В землянке Настя сидела возле огня и грела над ним руки.

— Вот съешь, — положил он перед нею рукавицу с ягодами.

Она удивленно посмотрела на Петра, потом на рукавицу. Просунула в рукавицу два пальца. Вынув одну ягодку, бросила ее в рот. Потом стала раскладывать ягоды на две кучки. Петр сначала не понимал ее. А когда понял, насупился:

— Ты сама ешь. Я съел много.

— Не ври, — оборвала его Настя. — Знаю я тебя. Ешь свое, тогда и я съем.

Она не притронулась к ягодам, пока он не стал есть отложенную ему порцию. Ягоды глотал, не давя во рту.

— Ты жуй, — сказала Настя. — Так они не переварятся. Это же клюква, — а сама, медленно двигая челюстями, растирала на зубах каждую ягоду.

В землянку набирались бойцы. Вернулся Батя. Сразу прилег на нары. Оттуда уж сказал Чеботареву:

— Вы бы лежали. Нечего силы тратить. — И увидел Настину клюкву: — Ягоды нашли?

— Нашел, — Чеботарев отдал ему свою кучку. — Завтра надо весь отряд туда.

Петр подбросил в огонь хворосту. Слушал, как храпел в углу боец. Потом кто-то начал во сне бредить. Выкрикивал непонятные слова, смолк на время и начал жалобным голосом объяснять:

— Видишь, я не ел ничего. Куда я пойду…

— Заболевают люди, — прошептала Настя. — Если так еще побудет, настоящий лазарет станет, не ходящий, а лежачий. Куда тогда с ними пойдешь? — И вдруг спросила — спокойно, словно речь шла о прогулке: — Ты веришь, что мы дойдем до наших?.. Мне часто кажется теперь, что умрем мы. Или от холода умрем, или… голод свалит.

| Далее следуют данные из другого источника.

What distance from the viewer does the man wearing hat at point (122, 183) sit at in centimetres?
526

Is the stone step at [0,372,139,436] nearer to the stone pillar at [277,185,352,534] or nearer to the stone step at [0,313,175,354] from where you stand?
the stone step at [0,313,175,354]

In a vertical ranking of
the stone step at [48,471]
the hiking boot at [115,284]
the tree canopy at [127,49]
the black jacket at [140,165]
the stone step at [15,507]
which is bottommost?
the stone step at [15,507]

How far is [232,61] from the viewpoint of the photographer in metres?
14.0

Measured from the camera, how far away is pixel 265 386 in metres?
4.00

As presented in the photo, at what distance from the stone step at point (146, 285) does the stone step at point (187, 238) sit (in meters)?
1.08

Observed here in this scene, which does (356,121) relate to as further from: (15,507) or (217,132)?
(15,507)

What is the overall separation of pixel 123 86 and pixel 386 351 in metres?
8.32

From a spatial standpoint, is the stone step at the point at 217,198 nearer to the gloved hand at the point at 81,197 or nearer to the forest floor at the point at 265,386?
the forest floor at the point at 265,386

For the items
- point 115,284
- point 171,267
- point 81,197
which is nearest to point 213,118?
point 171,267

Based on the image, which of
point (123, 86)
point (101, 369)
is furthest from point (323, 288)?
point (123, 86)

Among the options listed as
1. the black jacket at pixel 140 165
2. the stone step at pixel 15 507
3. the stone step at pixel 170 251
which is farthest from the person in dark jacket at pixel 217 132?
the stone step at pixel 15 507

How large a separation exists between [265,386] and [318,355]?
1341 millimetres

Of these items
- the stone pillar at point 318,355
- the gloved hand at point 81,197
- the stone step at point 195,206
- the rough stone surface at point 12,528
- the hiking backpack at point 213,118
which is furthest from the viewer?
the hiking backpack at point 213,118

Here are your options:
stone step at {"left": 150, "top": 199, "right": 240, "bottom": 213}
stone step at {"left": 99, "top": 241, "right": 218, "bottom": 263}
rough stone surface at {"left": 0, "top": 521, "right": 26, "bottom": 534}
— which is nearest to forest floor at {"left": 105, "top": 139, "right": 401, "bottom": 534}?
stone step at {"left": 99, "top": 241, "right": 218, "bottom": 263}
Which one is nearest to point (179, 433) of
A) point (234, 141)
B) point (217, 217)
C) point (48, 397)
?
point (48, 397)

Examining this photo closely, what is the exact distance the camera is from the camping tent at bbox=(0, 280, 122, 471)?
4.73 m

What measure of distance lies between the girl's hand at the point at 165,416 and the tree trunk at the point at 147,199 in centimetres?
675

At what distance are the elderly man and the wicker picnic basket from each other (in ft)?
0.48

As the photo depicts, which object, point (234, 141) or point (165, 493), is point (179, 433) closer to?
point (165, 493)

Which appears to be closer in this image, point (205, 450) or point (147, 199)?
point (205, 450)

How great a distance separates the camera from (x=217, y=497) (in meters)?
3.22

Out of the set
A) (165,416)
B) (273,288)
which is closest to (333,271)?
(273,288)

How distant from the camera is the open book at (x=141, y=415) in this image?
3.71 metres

— Не свалит, — сказал Петр. — Мы должны дойти.

Ему не хотелось и думать, что они не дойдут, что зима и голод свалят их здесь.

Легли на нары, подстелив под себя полушубок. Прижимались друг к другу — так было теплее. Петр вспомнил Валю. Но слез не было — только щемящая тоска охватила всего да по-человечески жалко стало Настю.

В полночь дежурный по лагерю заорал через щит в землянку:

— Тревога! Гитлеровцы!

Все вскакивали с нар. Настина косичка пристыла к обледенелой стене. Рванувшись, Настя вскрикнула. Из землянок выбегали еще сонные, еле натянув верхнюю одежду. Перед землянкой Настя прижималась к Петру дрожащим телом и, отдирая от косички лед, говорила:

— Сил нет… Уж скорей бы… что-нибудь…

Петр не слушал — скликал своих бойцов, смотрел, как Батя собирает «лазарет», чтобы отвести небоеспособных людей подальше отсюда, в более или менее безопасное место, которое было намечено заранее.